··· EXTRACTED TEXT ···

DEV Community

Ryan Qi
Ryan Qi

Posted on

Your risk model passes all its tests. It will still blow up in a crisis.

It's rough. There are probably bugs. But if I wait until it's perfect, I'll never post it.

So here it is.


"Black swans being unpredictable, we need to adjust to their existence rather than naively try to predict them."


The thing that annoyed me

I was writing a portfolio risk model a few months back. Linters happy, tests passing, everything looked fine. Ran it against historical data, still fine.

Then I started wondering: what actually happens to this thing during a liquidity crisis? Like, what if correlations spike hard and vol goes through the roof at the same time? Does the math still hold?

I couldn't find a clean way to answer that. Backtesting libraries exist, sure, but I wanted something that would look at the code itself and tell me where it breaks and why. Not just that it produced a wrong number. The exact line. The exact input. The chain of variables that led there.

··· LISTED RECORDS ···

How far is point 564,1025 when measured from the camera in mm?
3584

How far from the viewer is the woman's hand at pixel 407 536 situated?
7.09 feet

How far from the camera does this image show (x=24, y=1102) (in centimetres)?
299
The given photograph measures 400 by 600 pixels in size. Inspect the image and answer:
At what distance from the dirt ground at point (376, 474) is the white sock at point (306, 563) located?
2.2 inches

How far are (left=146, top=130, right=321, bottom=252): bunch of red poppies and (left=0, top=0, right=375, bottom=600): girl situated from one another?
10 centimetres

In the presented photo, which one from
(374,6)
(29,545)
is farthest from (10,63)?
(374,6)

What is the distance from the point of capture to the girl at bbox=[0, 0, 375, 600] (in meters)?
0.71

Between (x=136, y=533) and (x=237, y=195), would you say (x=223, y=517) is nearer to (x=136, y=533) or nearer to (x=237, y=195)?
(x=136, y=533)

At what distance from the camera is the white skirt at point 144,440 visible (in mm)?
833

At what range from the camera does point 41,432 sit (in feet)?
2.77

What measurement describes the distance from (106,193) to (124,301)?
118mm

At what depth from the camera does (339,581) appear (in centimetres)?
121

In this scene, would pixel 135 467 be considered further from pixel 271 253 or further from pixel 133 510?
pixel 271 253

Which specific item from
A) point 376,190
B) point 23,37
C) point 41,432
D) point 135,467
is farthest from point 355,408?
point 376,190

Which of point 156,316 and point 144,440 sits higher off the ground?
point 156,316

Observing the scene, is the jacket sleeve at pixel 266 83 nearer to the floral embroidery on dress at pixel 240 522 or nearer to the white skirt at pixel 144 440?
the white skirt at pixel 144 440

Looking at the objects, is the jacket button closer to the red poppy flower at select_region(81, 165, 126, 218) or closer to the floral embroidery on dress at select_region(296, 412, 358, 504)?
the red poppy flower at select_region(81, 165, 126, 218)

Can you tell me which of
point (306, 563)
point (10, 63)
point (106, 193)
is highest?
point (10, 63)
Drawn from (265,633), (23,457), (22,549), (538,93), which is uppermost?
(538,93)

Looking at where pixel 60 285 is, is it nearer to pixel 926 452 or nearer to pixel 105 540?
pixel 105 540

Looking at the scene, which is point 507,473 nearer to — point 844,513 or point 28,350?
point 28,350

···

REQUIREMENTS:
A) Copy out the passage of the risk model post from "So here it is." to "data, still fine.".
B) Write the next few paragraphs of the blog post about stress-testing a portfolio risk model, starting after its final sentence.

THE ANSWERS:
A)
So here it is.


"Black swans being unpredictable, we need to adjust to their existence rather than naively try to predict them."


The thing that annoyed me

I was writing a portfolio risk model a few months back. Linters happy, tests passing, everything looked fine. Ran it against historical data, still fine.

B)
I couldn't find that tool so I started building it. That became BlackSwan.


What it actually does

You point it at a Python function containing financial or numerical logic, pick a stress scenario, and it hammers the function with thousands of perturbed inputs drawn from realistic market conditions: liquidity crash, vol spike, correlation breakdown, rate shock, missing data.

When it finds failures, it tells you the exact line, how often it happened, which input caused it, and traces the causal chain back to the root variable. It even suggests a fix.

$ python -m blackswan test models/risk.py --scenario liquidity_crash
Enter fullscreen mode Exit fullscreen mode
{
  "shatter_points": [
    {
      "line": 36,
      "severity": "critical",
      "failure_type": "non_psd_matrix",
      "message": "Covariance matrix loses positive semi-definiteness when pairwise correlation exceeds 0.91.",
      "frequency": "847 / 5000 iterations (16.9%)",
      "causal_chain": [
        { "line": 8,  "variable": "correlation", "role": "root_input" },
        { "line": 31, "variable": "corr_matrix",  "role": "intermediate" },
        { "line": 36, "variable": "cov_matrix",   "role": "failure_site" }
      ],
      "fix_hint": "Apply nearest-PSD correction (Higham 2002) after correlation perturbation, or clamp eigenvalues to epsilon."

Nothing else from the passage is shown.